The Indian bulk drug or active pharmaceutical ingredient (APIs) manufacturers are facing a health security risk due to increased dependence on import of bulk drugs from China. A recent KPMG India analysis of imports data of nine strategically important intermediates suggests that by having a majority share in imports, China has achieved a near-monopoly in the Indian import basket of critical intermediates and APIs.
This has created a huge loss for bulk drug manufacturers, resulting in either becoming sick or on the verge of closure.
There are approximately 300 large companies and over 10,000 medium and small-scale companies in the sector, of which 77% manufacture formulations and 23% of units manufacture APIs.

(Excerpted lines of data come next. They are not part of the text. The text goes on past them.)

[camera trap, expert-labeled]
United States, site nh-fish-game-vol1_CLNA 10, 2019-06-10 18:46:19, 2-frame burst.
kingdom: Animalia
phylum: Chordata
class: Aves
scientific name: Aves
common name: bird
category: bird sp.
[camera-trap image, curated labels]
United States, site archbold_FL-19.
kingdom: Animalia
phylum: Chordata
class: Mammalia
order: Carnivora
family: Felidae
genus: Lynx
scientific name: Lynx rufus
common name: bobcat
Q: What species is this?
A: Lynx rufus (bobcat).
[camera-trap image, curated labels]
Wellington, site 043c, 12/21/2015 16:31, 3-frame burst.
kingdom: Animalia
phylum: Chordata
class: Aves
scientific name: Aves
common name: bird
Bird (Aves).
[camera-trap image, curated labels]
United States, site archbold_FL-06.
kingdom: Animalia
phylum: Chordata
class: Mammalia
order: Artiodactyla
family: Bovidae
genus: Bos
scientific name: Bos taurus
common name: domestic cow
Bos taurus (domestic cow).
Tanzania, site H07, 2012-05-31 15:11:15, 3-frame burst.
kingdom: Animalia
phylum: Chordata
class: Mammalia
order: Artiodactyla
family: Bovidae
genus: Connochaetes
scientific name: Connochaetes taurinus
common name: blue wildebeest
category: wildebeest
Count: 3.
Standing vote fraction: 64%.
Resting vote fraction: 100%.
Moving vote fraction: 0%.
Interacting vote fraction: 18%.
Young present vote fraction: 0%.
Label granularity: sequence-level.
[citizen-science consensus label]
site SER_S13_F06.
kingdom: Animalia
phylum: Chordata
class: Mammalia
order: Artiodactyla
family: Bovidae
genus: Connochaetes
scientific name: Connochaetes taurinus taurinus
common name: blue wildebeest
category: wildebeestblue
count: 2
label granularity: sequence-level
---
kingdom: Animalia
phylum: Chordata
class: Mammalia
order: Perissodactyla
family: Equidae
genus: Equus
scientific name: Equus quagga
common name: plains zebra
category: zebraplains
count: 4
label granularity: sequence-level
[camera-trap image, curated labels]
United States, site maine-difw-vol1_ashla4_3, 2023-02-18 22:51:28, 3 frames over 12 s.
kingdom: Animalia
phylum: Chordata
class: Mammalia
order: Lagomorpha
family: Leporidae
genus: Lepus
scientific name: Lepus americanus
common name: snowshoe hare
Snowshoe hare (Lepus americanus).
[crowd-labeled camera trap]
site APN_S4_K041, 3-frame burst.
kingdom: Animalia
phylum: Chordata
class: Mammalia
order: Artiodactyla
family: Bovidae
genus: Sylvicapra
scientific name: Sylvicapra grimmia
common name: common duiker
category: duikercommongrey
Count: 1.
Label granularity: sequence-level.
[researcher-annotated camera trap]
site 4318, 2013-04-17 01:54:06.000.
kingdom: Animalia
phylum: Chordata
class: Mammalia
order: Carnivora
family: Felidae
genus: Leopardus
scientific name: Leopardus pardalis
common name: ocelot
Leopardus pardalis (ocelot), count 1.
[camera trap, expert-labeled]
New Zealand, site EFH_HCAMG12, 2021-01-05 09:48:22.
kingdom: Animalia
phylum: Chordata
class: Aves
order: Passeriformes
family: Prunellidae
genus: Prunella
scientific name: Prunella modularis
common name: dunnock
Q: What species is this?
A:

In the wake of increasing imports from China, the bulk drug manufacturers, especially the small and mid-sized, have approached the department of pharmaceuticals under the ministry of commerce seeking revival measures due to Chinese competition. “Bulk drugs constitute nearly 25% of the pharma exports from the country. Exports from India are Rs 98,000 crore and bulk drugs and intermediates account for nearly 25%. However, there has been an increasing competition from China which has led to a stagnated growth in the bulk drug exports,” Dr PV Appaji, Pharmaceutical Export Promotion Council of India (Pharmexil), said inaugurating “2015-The Year of Active Pharmaceutical Ingredients” seminar in Hyderabad. The pharma sector has a significant presence of small and medium companies with revenues of around Rs 60,000 crore which contribute 40% of the volume and value and the rest is contributed by large companies with revenue more than Rs 90,000 crore. These API manufacturers not only export 50% of the production to various countries, but also meet majority requirement of the domestic formulations units.